ЗАДАНИЕ A |
Какое место заняла Дженн в забеге, финиш которого запечатлен на фото в спортивном журнале, согласно приведенному ниже тексту о беге на сверхдлинные дистанции?

ТЕКСТ ДЛЯ ЧТЕНИЯ |
+++++

В ту осень в спортивном журнале появилось фото: Дженн пересекает финишную черту в лесных пограничных районах штата Виргиния. В этом снимке не было ничего исключительного, что поражало бы воображение: ни выдающегося достижения (всего третье место), ни эксцентричного прикида (простые черные шорты и простой спортивный лиф), ни даже операторских штучек (затенение, выделение части кадра). Дженн не сражается с соперником до самого конца, не перепрыгивает с размаху через вершину горы с застывшим выражением величия на лице, как у модели для ваяния богини победы Ники, и не рвется к славе с душераздирающей гримасой решимости. Вся ее деятельность заключается в том, что она… бежит. Бежит и улыбается.
Но эта улыбка удивительно волнующая. Можно сказать, она испытывает полный кайф, словно на земле нет ничего такого, что она делала бы охотнее, и нигде она не делала бы это охотнее, чем здесь, на этой тропе, затерянной в пустынных просторах Аппалачей. Выглядит она быстроногой и беззаботной, глаза сияют, «конский хвост» мотается вокруг головы, как рубашка, зажатая в кулаке ликующего бразильского футболиста. Ее явное удовольствие нельзя не заметить; оно заставляет ее улыбаться так искренне и открыто, что вы чувствуете: она полностью отдалась власти творческого вдохновения.
Быть может, так оно и есть. Всякий раз, когда художественная форма лишается своего огня, когда интеллектуальный инбридинг [38] ослабляет ее и основные принципы постепенно переходят в замшелую традицию, в конце концов появляется неформальная радикальная группа» чтобы разрушить ее и заново отстроить из руин. Бегуны на сверхдлинные дистанции из «молодых стрелков» были похожи на писателей «потерянного поколения» 1920-х, поэтов-битников 1950-х и рок-музыкантов 1960-х: они были бедны, их игнорировали, а они были лишены всяческих надежд и свободны от запретов. Это были мастера по части тела, забавлявшиеся с палитрой человеческой выносливости.

+++++

РАЗДЕЛ ДАННЫХ |
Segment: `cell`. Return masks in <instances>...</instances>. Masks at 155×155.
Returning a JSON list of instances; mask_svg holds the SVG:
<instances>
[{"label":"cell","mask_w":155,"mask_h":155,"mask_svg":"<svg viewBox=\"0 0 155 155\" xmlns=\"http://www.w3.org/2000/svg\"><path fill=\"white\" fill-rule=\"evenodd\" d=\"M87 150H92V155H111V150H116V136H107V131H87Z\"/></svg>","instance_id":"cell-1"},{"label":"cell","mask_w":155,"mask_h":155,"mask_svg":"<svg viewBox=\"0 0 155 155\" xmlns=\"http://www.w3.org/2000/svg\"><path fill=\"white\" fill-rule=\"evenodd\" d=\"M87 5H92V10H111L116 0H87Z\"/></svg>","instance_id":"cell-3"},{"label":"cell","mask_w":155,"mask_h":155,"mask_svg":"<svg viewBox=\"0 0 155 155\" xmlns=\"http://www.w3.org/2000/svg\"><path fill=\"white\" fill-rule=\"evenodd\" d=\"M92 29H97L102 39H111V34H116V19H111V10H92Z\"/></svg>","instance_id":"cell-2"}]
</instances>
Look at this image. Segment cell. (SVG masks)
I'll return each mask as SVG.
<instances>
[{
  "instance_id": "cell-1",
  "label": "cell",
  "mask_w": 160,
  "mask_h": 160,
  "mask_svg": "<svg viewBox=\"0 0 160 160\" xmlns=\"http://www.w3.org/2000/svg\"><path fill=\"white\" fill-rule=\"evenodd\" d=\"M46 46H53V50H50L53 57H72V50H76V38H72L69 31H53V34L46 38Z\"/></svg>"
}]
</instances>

+++++

ЗАДАНИЕ B |
Отфильтруйте записи, оставив каждую строку, в которой встречается слово "Segment". Регистр букв учитывается.

ИТОГОВЫЙ ОТВЕТ A |
Третье место.

ИТОГОВЫЙ ОТВЕТ B |
Segment: `cell`. Return masks in <instances>...</instances>. Masks at 155×155.
Look at this image. Segment cell. (SVG masks)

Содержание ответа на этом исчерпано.